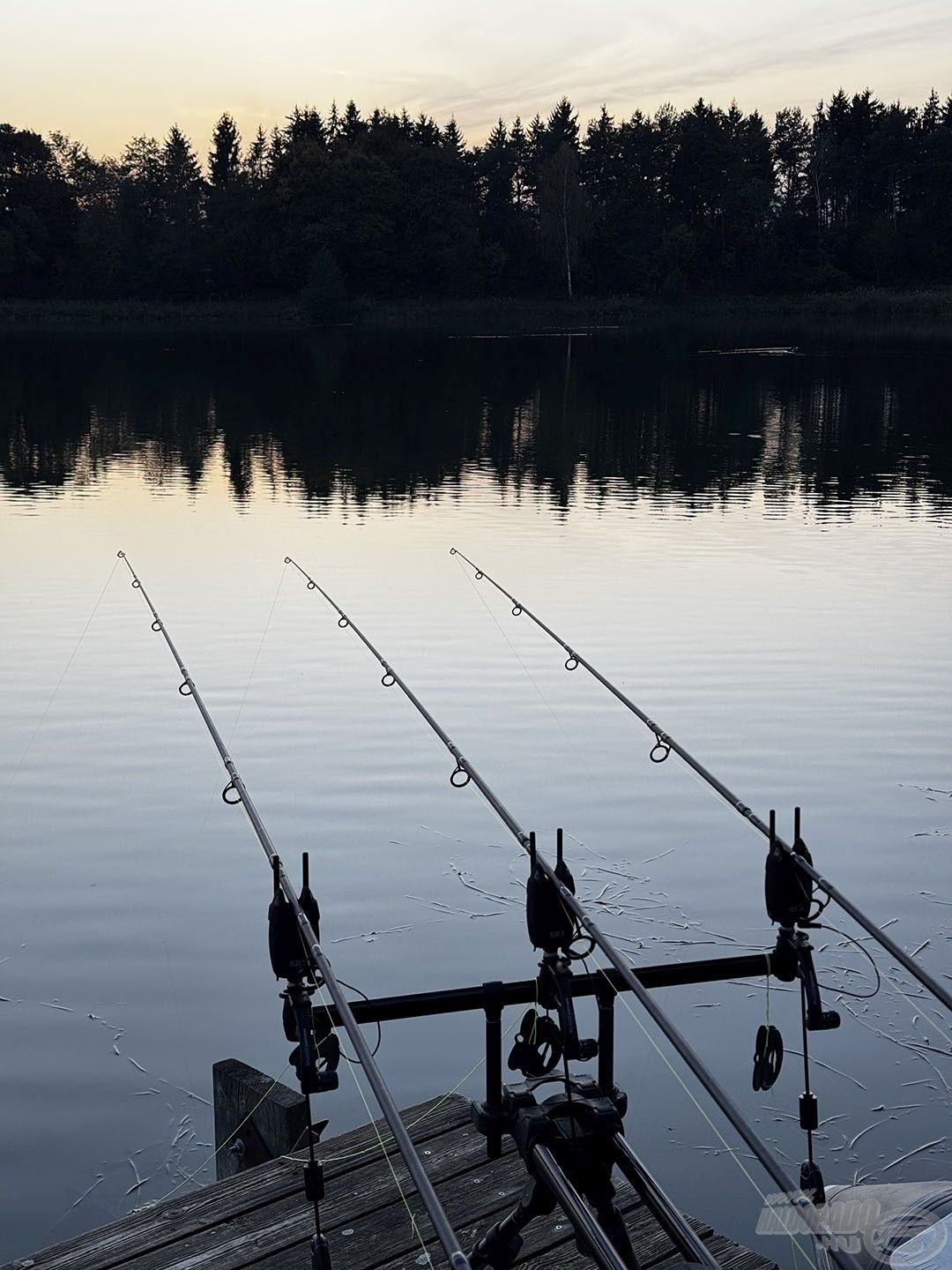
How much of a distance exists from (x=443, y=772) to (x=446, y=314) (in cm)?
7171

* * *

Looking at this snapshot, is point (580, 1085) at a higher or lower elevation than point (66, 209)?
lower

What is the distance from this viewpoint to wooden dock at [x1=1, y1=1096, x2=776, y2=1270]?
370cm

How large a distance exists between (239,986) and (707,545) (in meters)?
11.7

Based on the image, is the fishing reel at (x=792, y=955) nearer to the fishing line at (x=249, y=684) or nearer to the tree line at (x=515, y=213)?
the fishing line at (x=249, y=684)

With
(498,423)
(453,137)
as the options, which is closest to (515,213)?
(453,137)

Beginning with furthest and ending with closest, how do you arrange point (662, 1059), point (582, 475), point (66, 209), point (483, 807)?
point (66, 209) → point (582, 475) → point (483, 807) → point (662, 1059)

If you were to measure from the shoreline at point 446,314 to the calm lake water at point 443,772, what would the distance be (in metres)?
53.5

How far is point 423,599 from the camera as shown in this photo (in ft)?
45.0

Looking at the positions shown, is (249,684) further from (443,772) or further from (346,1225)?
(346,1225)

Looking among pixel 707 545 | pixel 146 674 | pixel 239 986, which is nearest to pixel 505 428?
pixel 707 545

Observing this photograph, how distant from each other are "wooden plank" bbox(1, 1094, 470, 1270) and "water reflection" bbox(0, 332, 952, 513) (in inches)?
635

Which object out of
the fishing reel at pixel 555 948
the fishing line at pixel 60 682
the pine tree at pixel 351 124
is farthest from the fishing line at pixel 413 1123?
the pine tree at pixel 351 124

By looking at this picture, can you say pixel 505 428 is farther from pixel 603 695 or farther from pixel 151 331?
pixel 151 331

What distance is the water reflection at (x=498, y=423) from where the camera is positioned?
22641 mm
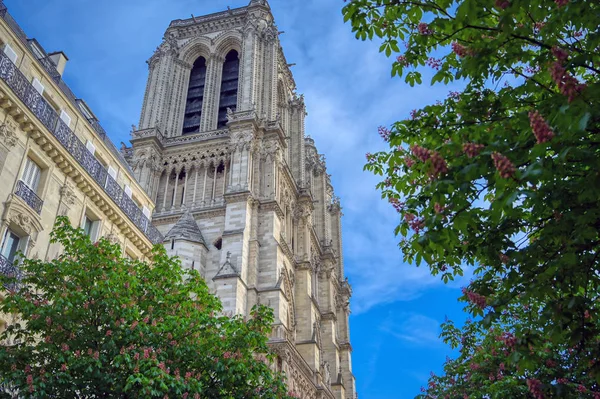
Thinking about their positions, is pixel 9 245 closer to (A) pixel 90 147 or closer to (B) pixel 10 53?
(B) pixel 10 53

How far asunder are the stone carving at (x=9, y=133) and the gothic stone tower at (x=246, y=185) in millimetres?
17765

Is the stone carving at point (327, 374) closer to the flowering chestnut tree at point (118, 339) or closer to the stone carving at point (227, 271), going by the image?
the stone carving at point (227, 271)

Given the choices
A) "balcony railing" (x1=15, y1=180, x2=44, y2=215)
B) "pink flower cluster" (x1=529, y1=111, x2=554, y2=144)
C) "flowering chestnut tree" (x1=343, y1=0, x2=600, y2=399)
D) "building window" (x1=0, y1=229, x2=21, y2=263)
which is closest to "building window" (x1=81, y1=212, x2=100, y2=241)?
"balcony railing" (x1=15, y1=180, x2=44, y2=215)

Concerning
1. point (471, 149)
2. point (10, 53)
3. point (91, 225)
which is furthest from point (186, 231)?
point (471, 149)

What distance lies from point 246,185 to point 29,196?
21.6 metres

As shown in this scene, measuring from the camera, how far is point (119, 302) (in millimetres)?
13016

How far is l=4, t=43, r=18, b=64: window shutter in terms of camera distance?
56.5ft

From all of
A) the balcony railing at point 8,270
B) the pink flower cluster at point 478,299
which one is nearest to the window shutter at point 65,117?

--

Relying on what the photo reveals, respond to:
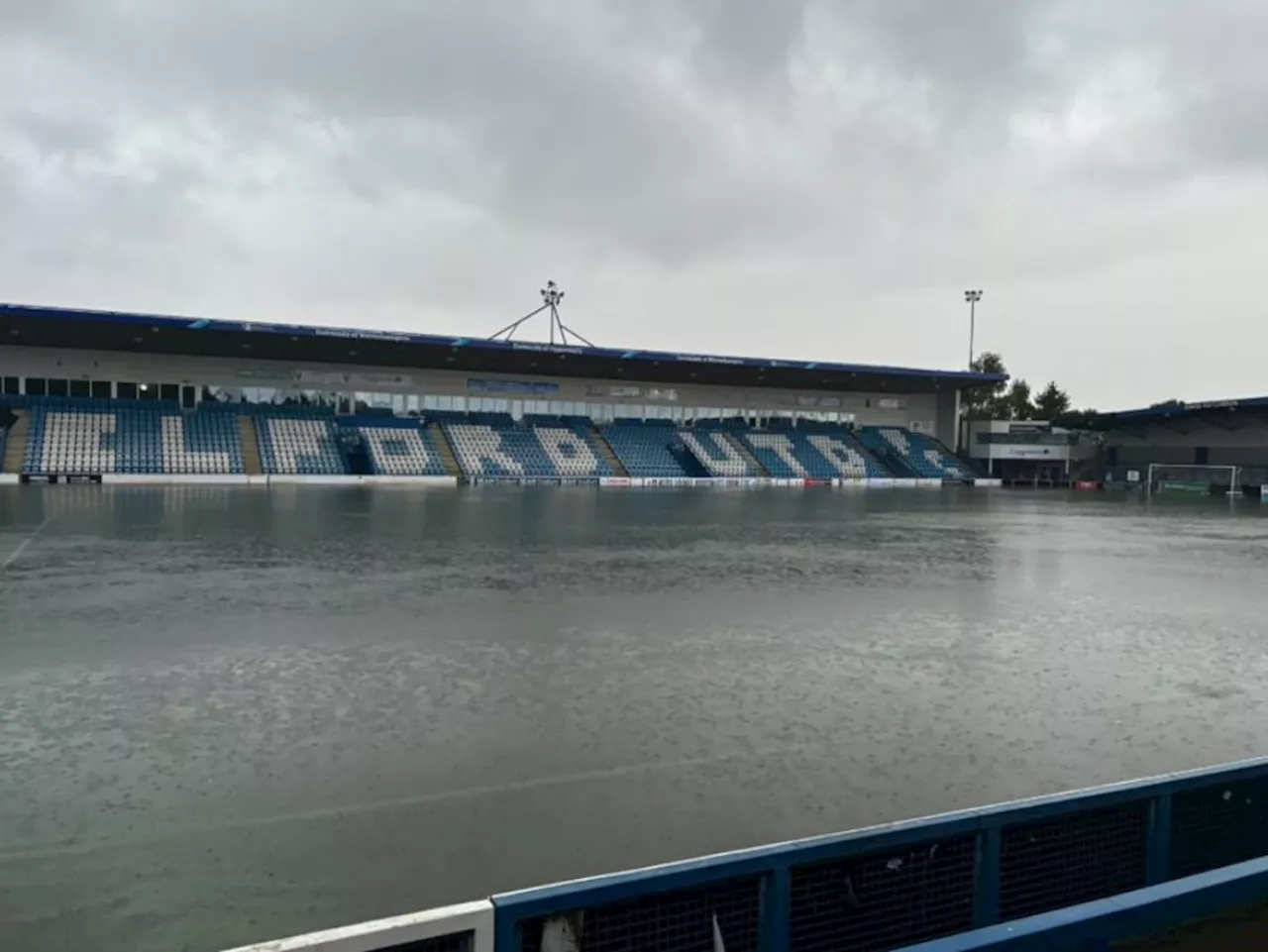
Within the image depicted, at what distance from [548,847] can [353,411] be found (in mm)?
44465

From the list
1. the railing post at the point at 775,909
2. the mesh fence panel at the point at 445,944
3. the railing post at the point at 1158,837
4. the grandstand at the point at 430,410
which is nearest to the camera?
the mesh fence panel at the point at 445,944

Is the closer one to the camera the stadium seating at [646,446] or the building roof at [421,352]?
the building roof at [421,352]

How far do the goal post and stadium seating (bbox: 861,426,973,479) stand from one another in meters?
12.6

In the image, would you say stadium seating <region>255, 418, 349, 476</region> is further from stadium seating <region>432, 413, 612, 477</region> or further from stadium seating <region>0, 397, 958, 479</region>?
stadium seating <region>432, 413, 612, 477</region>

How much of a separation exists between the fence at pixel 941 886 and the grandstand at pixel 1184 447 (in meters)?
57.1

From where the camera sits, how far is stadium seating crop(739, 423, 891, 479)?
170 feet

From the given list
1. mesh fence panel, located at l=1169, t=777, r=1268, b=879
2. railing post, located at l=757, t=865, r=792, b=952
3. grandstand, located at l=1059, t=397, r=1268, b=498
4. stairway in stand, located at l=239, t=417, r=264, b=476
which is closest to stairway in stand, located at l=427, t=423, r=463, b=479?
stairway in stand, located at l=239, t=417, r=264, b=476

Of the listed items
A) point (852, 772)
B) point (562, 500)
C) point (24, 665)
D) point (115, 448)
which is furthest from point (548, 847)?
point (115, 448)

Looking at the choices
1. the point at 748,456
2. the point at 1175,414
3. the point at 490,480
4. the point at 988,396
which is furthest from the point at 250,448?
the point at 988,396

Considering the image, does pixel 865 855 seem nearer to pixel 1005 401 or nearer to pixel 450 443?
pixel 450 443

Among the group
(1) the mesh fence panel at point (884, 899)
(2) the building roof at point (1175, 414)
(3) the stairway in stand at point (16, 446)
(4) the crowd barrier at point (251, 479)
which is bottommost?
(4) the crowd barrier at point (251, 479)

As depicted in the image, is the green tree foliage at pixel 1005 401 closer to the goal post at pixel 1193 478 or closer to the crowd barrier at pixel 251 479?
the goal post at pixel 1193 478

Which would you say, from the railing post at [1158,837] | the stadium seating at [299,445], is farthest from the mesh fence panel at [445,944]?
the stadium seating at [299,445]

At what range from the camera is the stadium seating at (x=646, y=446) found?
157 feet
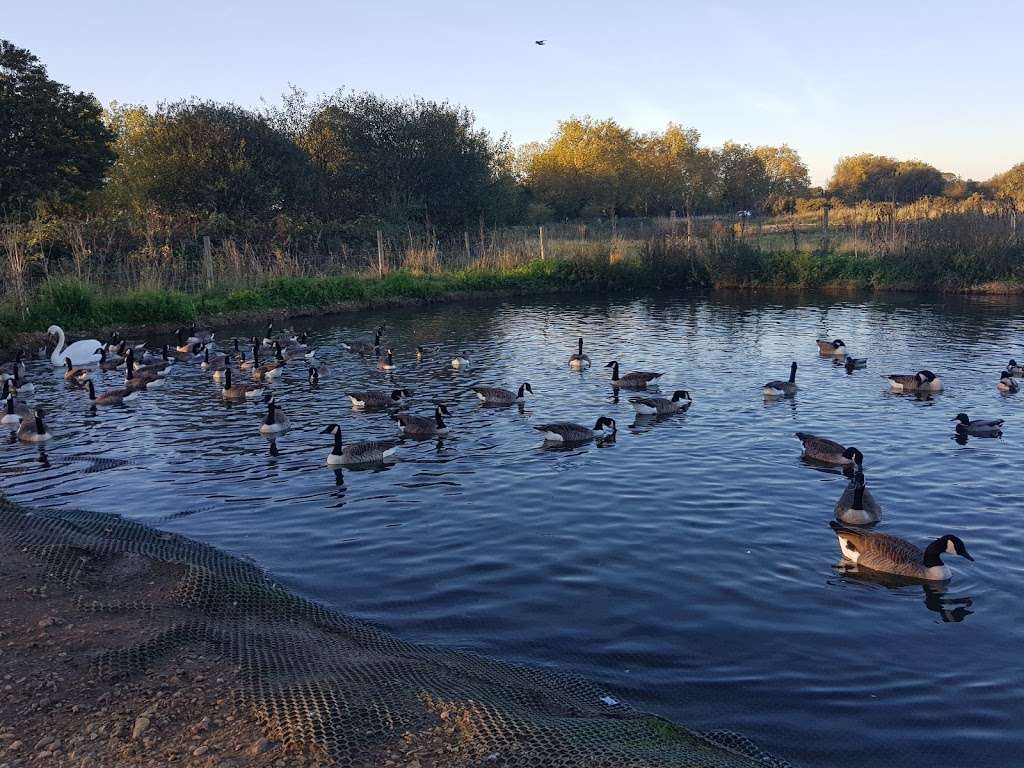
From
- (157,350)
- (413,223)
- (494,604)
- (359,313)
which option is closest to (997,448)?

- Exercise prompt:
Count the lines in the entries above that contain the string "where", treating uppercase and lowercase as different. Reply with the number alone.

- Output:
2